Yukarıdaki yasal düzenlemeler uyarınca şikayetçi olmayan mağdurun davaya katılma hakkı yoktur. Mağdur, katılan sıfatını almadıysa, kendisinin ve vekilinin de kanun yollarına başvuru hakkı bulunmamaktadır. Katılma talebi reddedilen kişi 5271 sayılı CMK"nin 260. maddesine göre kanun yoluna başvurabilirse de, 5271 sayılı CMK"nin 237. maddesi uyarınca merciin öncelikle katılma talebini değerlendirmesi, sonucuna göre de itirazın ya itiraz hakkı bulunmaması nedeniyle reddine karar vermesi, yahut katılmaya karar verip itiraz konusu hakkında bir karar vermesi gerekir. Dolayısıyla mercii Kayseri 4. Ağır Ceza Mahkemesinin bu düzenlemeleri nazara almaksızın doğrudan itiraz konusu hakkında karar vermesi usul ve yasaya aykırıdır.

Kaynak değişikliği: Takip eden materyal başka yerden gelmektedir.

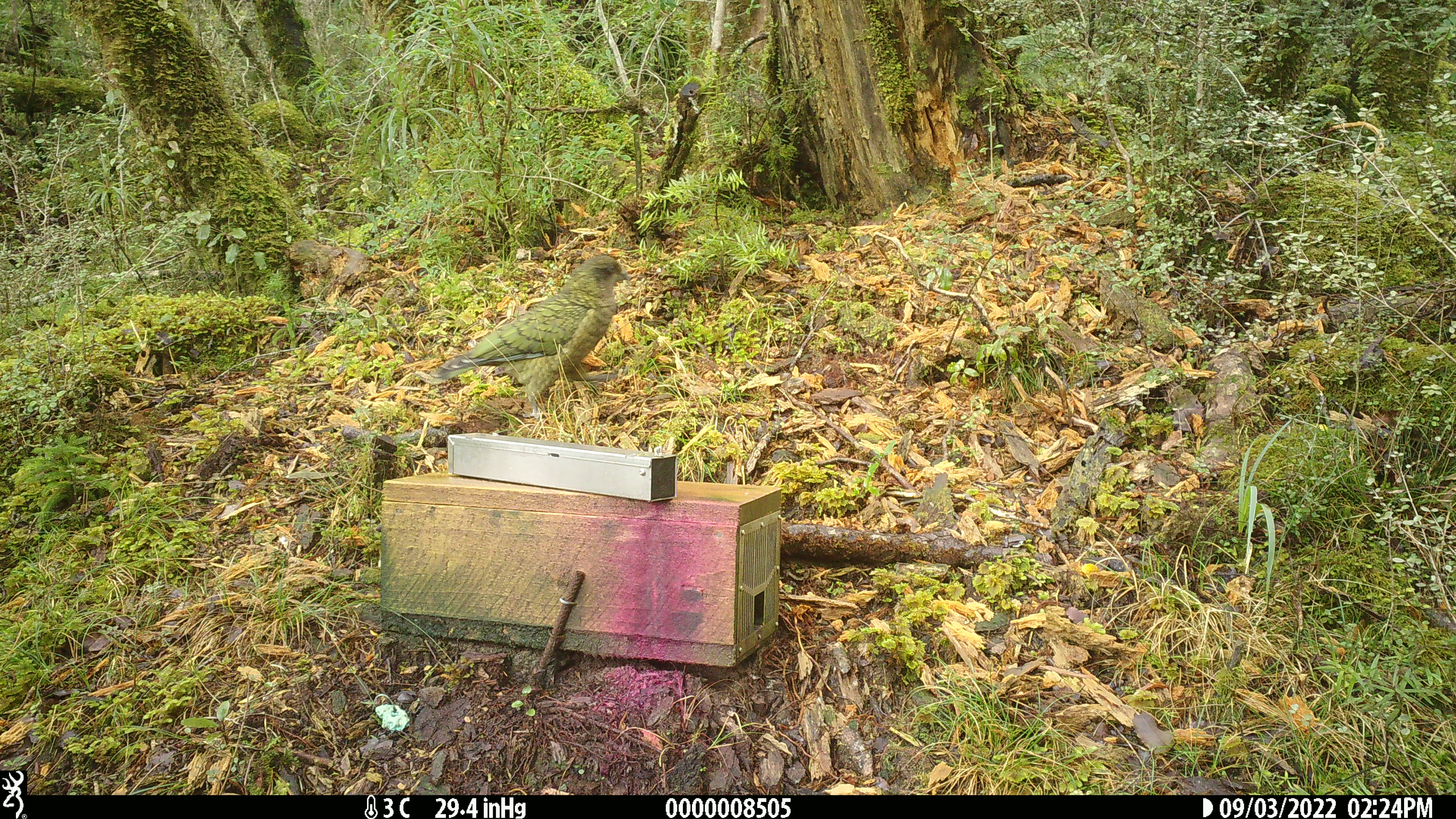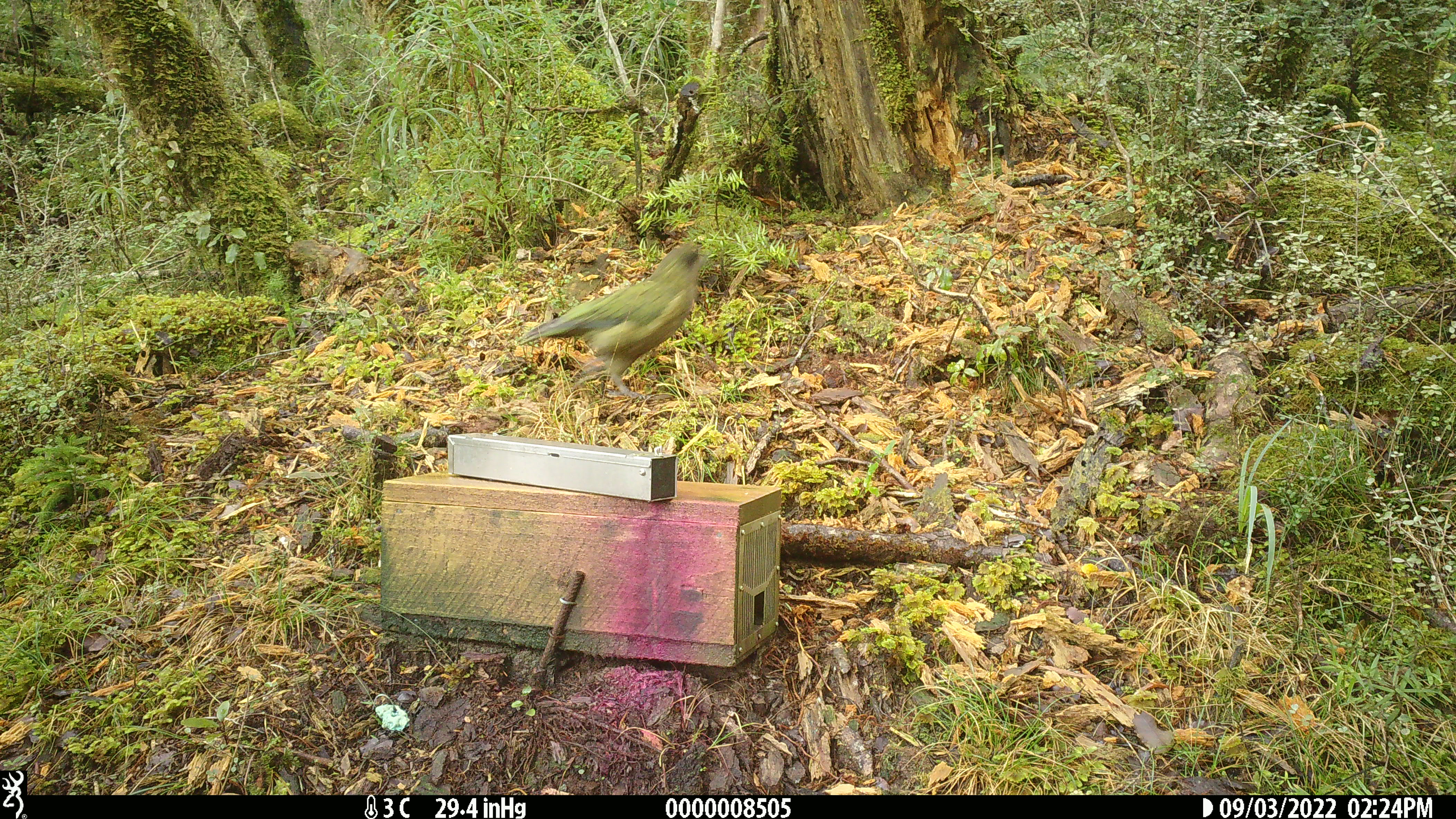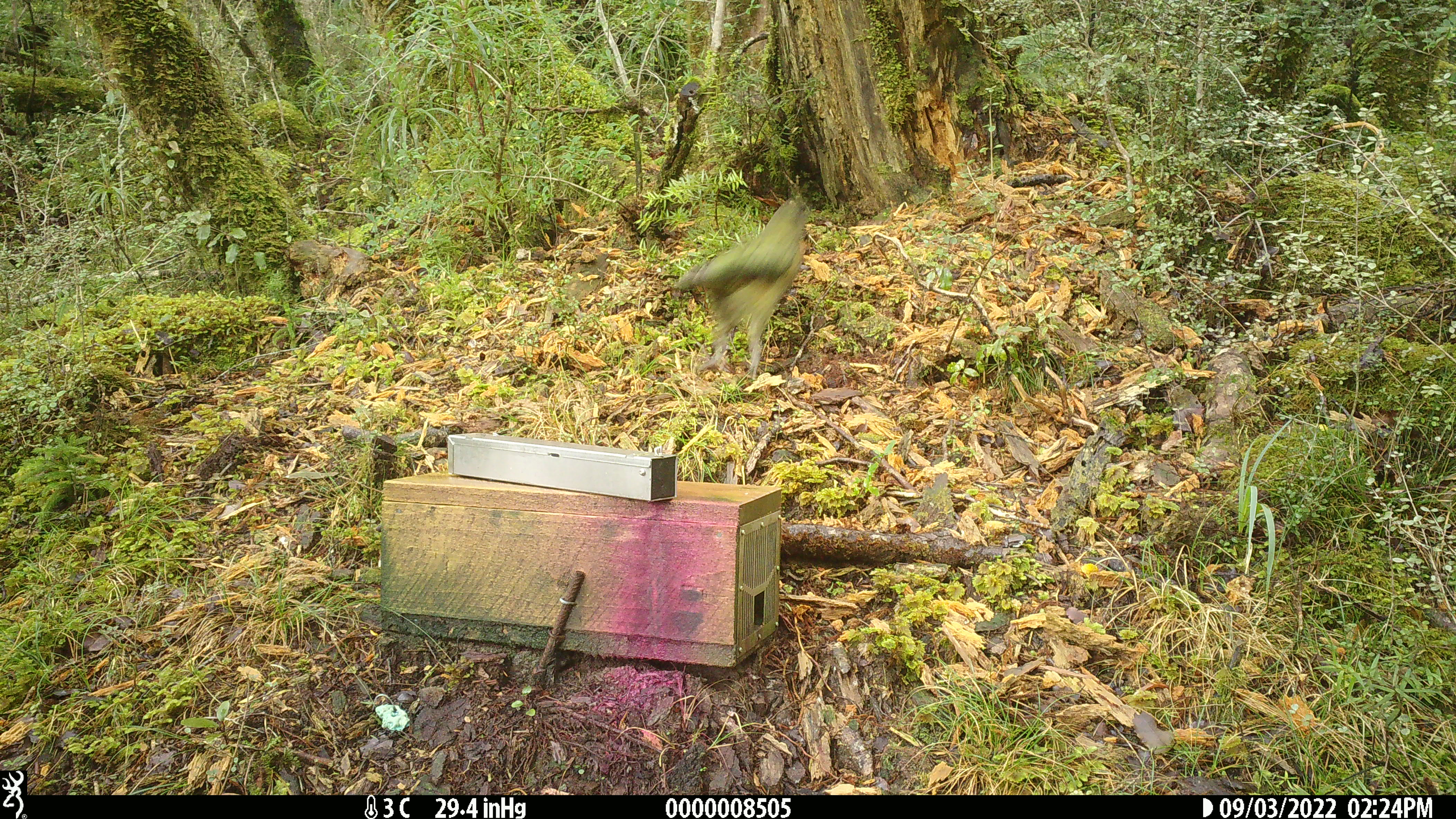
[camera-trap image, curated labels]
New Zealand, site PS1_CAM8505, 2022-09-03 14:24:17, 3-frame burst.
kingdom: Animalia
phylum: Chordata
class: Aves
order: Psittaciformes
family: Strigopidae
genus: Nestor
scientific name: Nestor notabilis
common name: kea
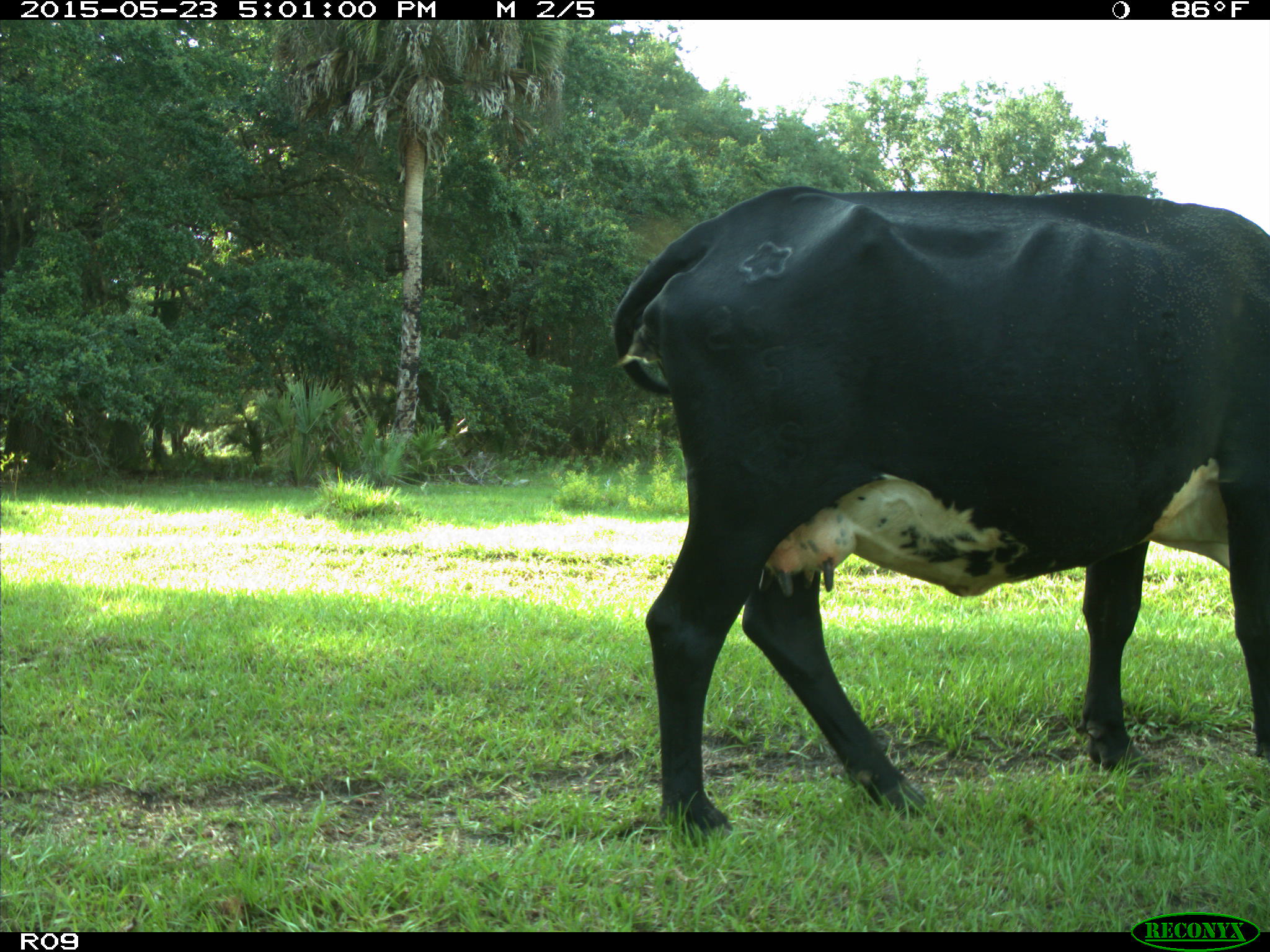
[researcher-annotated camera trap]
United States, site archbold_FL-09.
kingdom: Animalia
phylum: Chordata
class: Mammalia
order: Artiodactyla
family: Bovidae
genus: Bos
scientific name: Bos taurus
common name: domestic cow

Bununla birlikte, 5237 sayılı TCK’nin 86/2, 86/3-a maddelerinde düzenlenen kardeşini kasten basit yaralama suçunun takibi şikayete bağlanmadığı halde; merciince mağdurun şikayetinden vazgeçmiş olması gerekçesiyle hükmün açıklanmasının geri bırakılmasına dair kararın kaldırılmasına karar verilmesinde de isabet bulunmamaktadır.
Açıklanan nedenlerle, Adalet Bakanlığının kanun yararına bozma isteyen yazısına dayanan tebliğnamede ileri sürülen düşünce yerinde görüldüğünden; Kayseri 4. Ağır Ceza Mahkemesinin 16.05.2019 tarihli ve 2019/269 değişik iş sayılı kararının 5271 sayılı CMK"nin 309/4. maddesinin (a) bendi gereğince kanun yararına BOZULMASINA, müteakip işlemlerin mahallinde yerine getirilmesine, dosyanın mahalline gönderilmek üzere Yargıtay Cumhuriyet Başsavcılığına TEVDİİNE, 02.12.2019 gününde oy birliğiyle karar verildi.